Page extract —
┌────────

We’ve asked our IT department to be involved in kaizen events several times, but it is always very slow to deliver what is asked.  What would a lean transformation mean for this department? What benefits would it create for the company?

To be honest, my experience in lean IT is limited and there are many folks who’d have better answers – for instance, if you’re interested, the Lean Global Network organizes a Lean IT Summit in Paris at the end of November. Nonetheless, what you say sounds awfully familiar. In years of studying lean turnarounds, I’ve seen lean efforts run afoul of IT departments in two main ways. First, in leaning value-production processes line managers and their teams often need to change the supporting IT processes, and this turns out the be quite a challenge. Secondly, and with greater overall impact, many products now have a software component either in the product itself or its integration, and improving the product’s quality has software impacts, which involves the IT department software design’s side.

The three main ways I’ve seen lean efforts require IT support are, obviously, the MRP, and especially the handling of the product options in the system; secondly, changes to the procurement system; and thirdly the quality reporting system. Moving from work orders generated by the system to pull has a huge IT impact, not surprisingly. The focus shifts from running the plant with the MRP (by telling each production cell what to produce when in real time) to using the MRP to create a level plan at the pacemaker process and then pulling production with kanban cards.

└────────

Stored entries:
┌────────

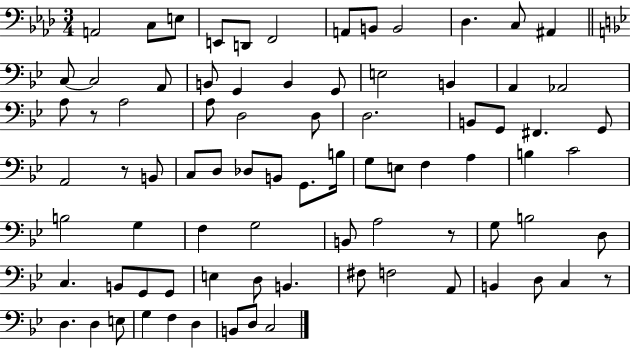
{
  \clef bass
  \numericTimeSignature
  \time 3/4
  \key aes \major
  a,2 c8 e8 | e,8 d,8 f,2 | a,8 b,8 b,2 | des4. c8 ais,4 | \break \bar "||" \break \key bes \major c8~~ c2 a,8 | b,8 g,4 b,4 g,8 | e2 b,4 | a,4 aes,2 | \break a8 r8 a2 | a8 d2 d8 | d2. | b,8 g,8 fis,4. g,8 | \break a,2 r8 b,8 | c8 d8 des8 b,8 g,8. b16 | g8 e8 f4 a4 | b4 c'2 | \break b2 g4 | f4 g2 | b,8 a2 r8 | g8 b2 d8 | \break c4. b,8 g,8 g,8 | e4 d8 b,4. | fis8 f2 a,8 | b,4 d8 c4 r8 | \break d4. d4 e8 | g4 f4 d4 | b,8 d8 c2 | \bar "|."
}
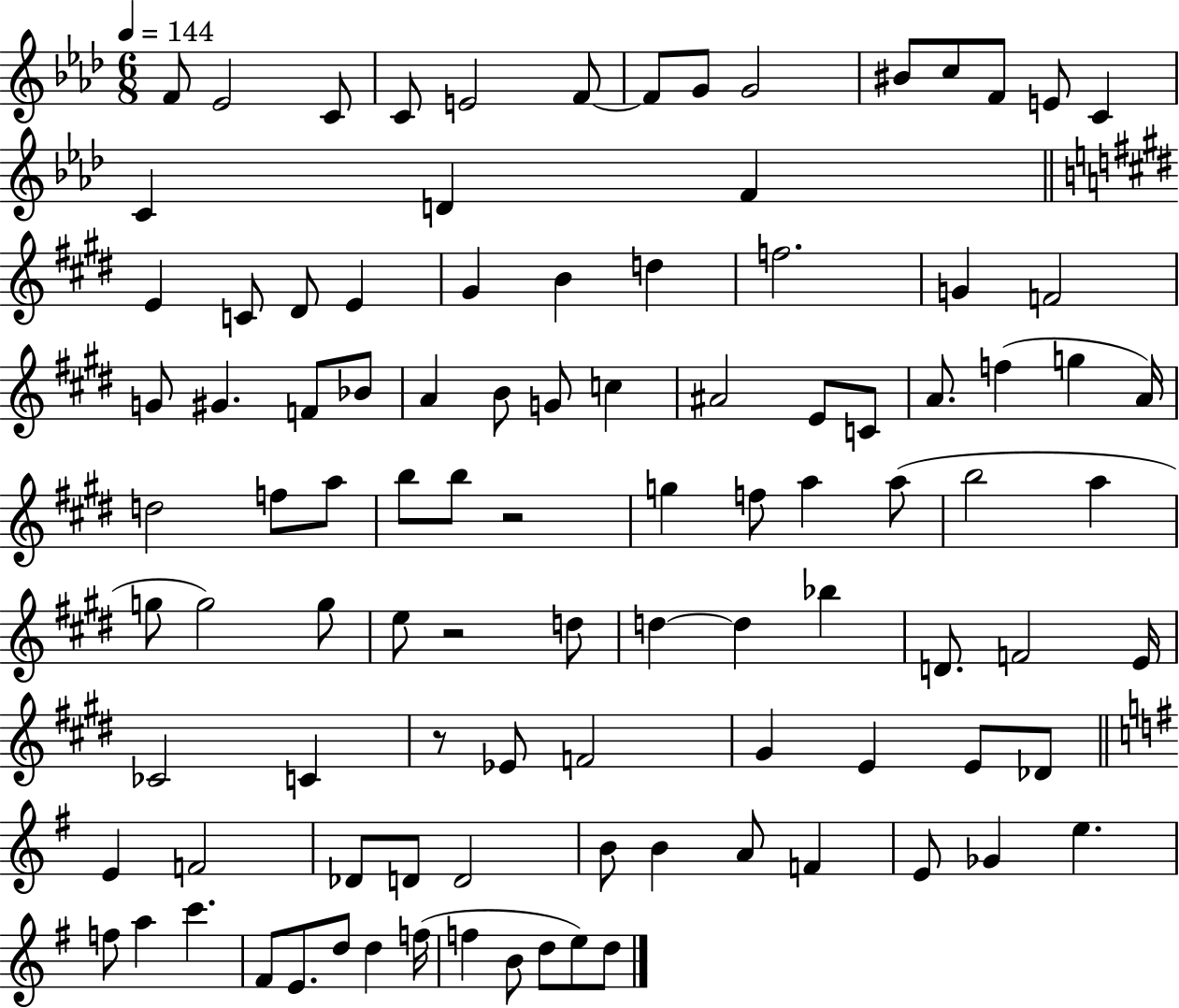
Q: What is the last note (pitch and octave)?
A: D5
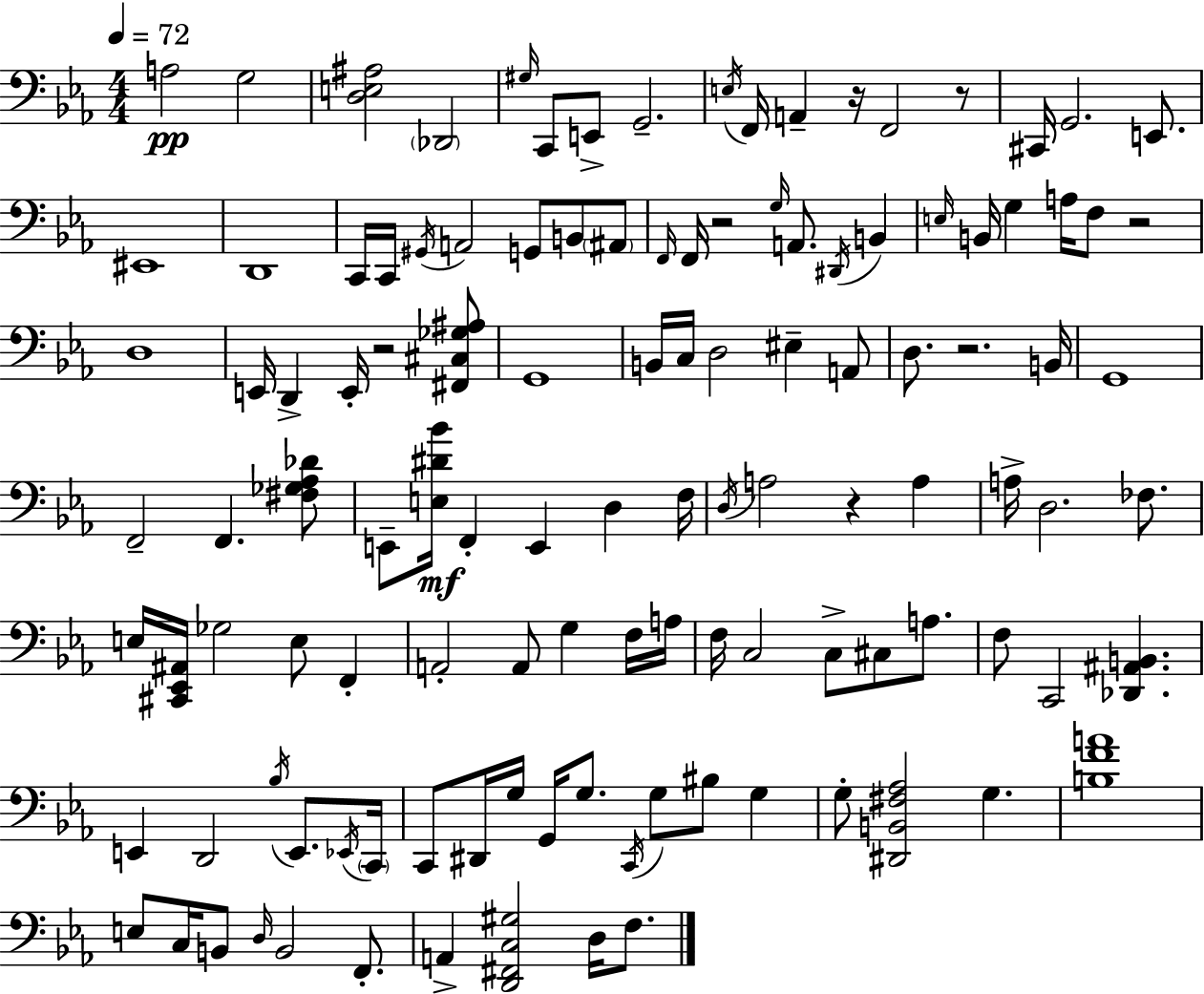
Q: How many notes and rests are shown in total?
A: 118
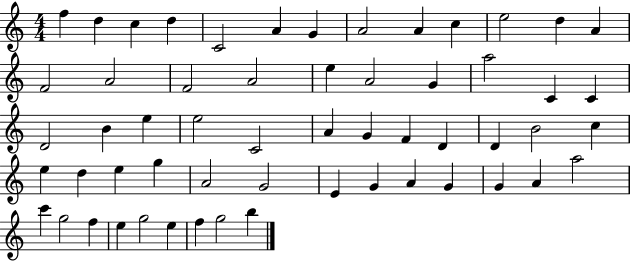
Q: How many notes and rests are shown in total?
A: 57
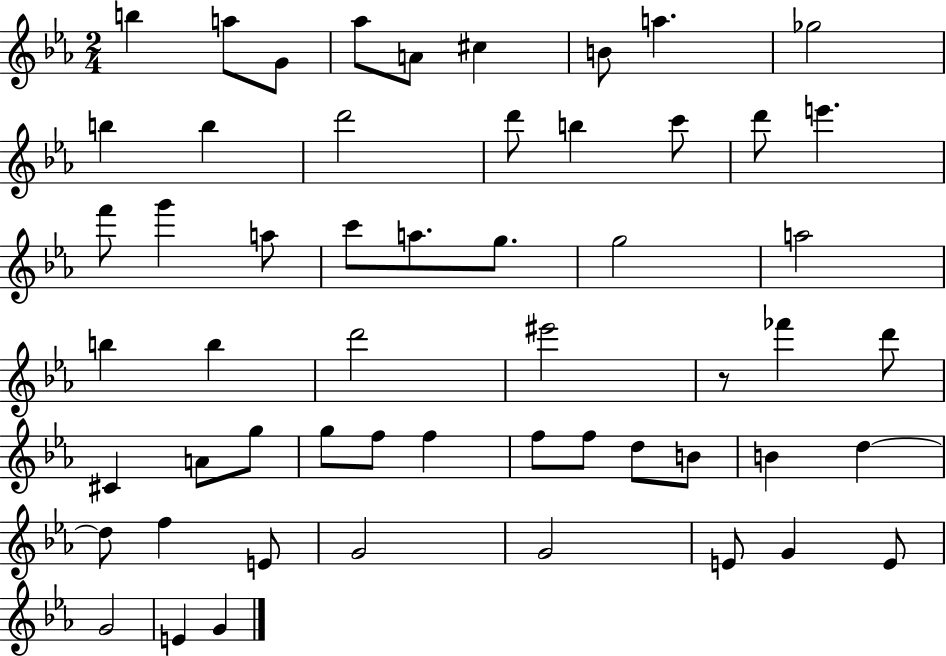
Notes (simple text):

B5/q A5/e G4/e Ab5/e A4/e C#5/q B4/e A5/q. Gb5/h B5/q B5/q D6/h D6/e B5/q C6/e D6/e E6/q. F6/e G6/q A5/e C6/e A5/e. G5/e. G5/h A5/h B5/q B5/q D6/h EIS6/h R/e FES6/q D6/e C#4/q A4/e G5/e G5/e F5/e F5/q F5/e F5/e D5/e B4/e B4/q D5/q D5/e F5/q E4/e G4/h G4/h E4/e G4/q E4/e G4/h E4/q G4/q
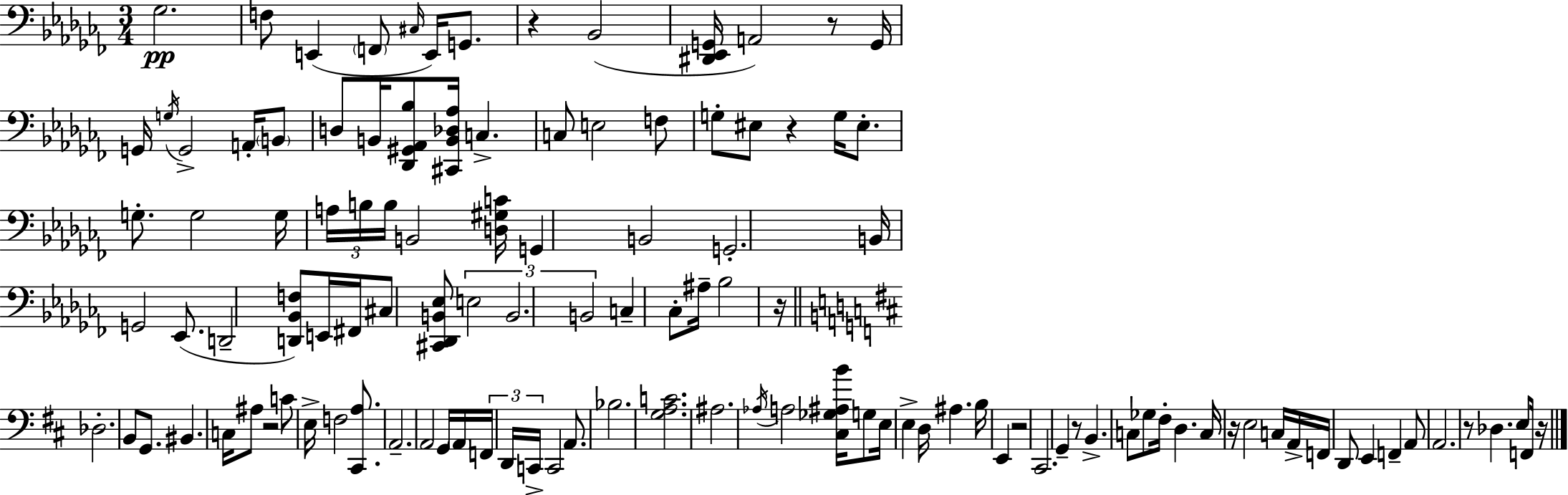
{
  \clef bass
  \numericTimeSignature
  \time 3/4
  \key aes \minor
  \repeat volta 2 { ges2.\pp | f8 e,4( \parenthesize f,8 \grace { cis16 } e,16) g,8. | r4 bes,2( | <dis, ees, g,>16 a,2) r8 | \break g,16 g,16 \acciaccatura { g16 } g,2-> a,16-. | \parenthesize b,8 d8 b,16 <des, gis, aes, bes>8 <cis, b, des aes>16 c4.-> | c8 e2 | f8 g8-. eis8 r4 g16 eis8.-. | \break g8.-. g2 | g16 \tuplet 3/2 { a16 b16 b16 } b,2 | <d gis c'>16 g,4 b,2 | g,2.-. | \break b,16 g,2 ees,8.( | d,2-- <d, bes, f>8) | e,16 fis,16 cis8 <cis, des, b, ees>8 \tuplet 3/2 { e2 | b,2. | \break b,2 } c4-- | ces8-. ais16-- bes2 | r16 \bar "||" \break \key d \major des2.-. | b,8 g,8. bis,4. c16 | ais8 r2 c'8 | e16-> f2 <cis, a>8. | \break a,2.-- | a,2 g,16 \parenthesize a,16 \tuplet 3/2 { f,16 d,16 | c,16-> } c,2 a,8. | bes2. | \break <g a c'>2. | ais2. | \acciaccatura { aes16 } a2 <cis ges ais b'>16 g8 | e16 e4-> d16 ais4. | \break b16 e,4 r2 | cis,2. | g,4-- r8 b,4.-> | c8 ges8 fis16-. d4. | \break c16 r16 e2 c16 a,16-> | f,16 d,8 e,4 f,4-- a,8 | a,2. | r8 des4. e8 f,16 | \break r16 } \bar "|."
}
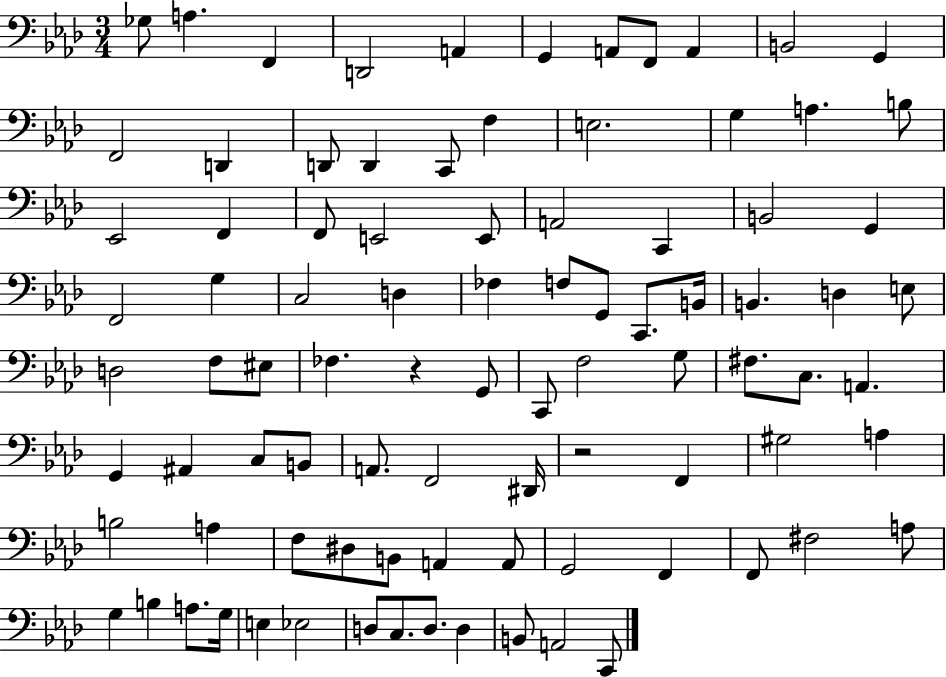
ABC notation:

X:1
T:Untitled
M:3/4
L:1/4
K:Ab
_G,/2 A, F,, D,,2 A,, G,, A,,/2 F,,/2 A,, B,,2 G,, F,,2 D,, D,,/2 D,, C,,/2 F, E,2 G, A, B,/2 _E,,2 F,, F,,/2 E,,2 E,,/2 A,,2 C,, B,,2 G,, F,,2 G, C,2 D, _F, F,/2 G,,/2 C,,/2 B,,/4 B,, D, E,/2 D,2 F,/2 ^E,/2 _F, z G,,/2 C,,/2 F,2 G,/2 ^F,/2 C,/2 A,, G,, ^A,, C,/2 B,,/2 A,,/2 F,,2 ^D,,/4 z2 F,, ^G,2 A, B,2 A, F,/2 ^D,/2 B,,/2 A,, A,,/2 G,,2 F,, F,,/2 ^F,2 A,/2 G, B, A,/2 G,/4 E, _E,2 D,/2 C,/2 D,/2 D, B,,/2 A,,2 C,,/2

└────────

Written task — Can you reproduce word for word the passage of the lean IT text starting with "The three main" and going on through "with kanban cards."? The rows aren't needed for this.

Complete answer —
The three main ways I’ve seen lean efforts require IT support are, obviously, the MRP, and especially the handling of the product options in the system; secondly, changes to the procurement system; and thirdly the quality reporting system. Moving from work orders generated by the system to pull has a huge IT impact, not surprisingly. The focus shifts from running the plant with the MRP (by telling each production cell what to produce when in real time) to using the MRP to create a level plan at the pacemaker process and then pulling production with kanban cards.